- **About this exercise**
Below are entries; repeat exactly, and nothing else, the lines from the one holding "610maruyama.jpg" through the one holding "業務用 電話機 本体】", inclusive. Leave the pictures out.
Supplied data below:
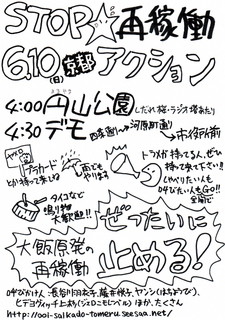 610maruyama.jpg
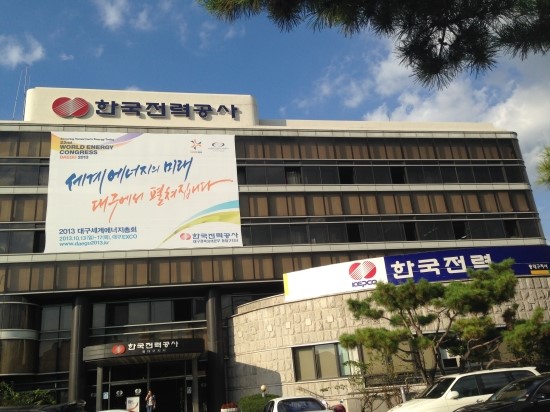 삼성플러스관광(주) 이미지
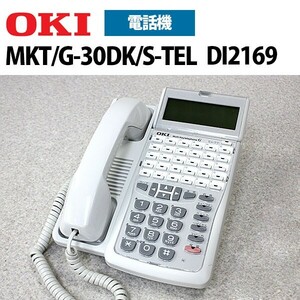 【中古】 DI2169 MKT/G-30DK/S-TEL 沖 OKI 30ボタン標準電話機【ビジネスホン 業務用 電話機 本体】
End of Supplied data.
Supplied data below:
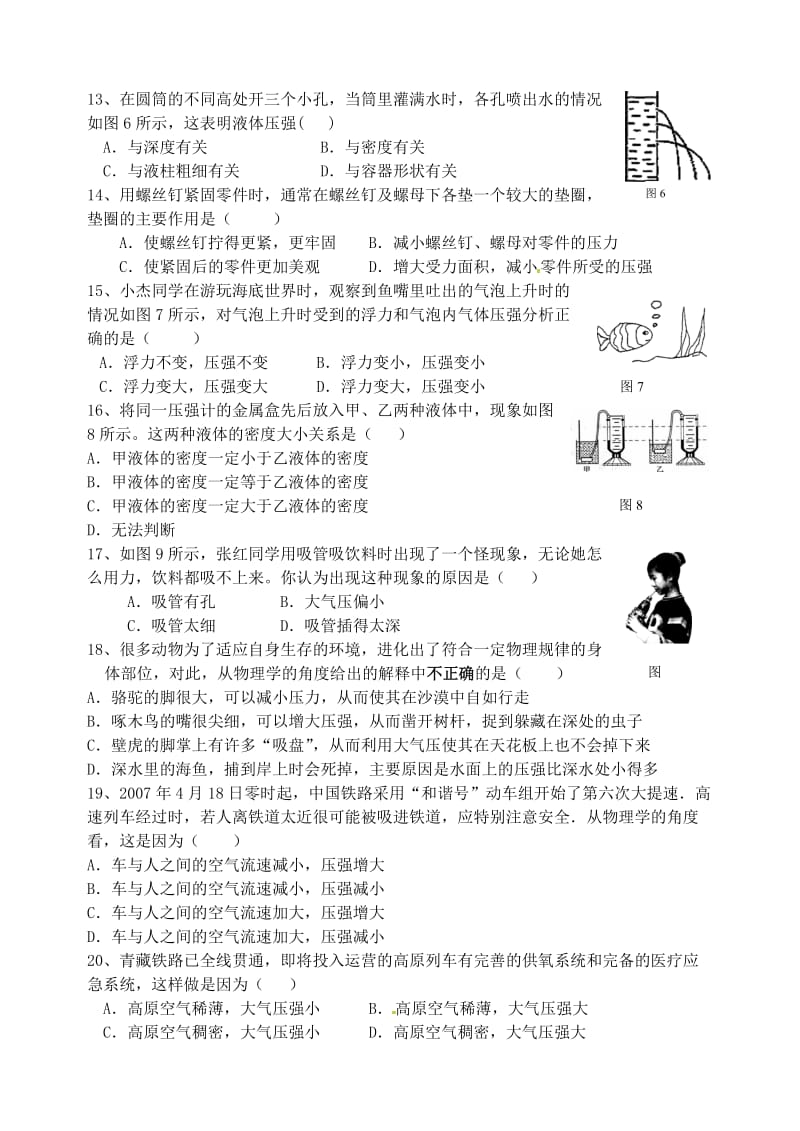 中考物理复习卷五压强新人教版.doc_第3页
End of Supplied data.
- **Answer to the problem**
 610maruyama.jpg
 삼성플러스관광(주) 이미지
 【中古】 DI2169 MKT/G-30DK/S-TEL 沖 OKI 30ボタン標準電話機【ビジネスホン 業務用 電話機 本体】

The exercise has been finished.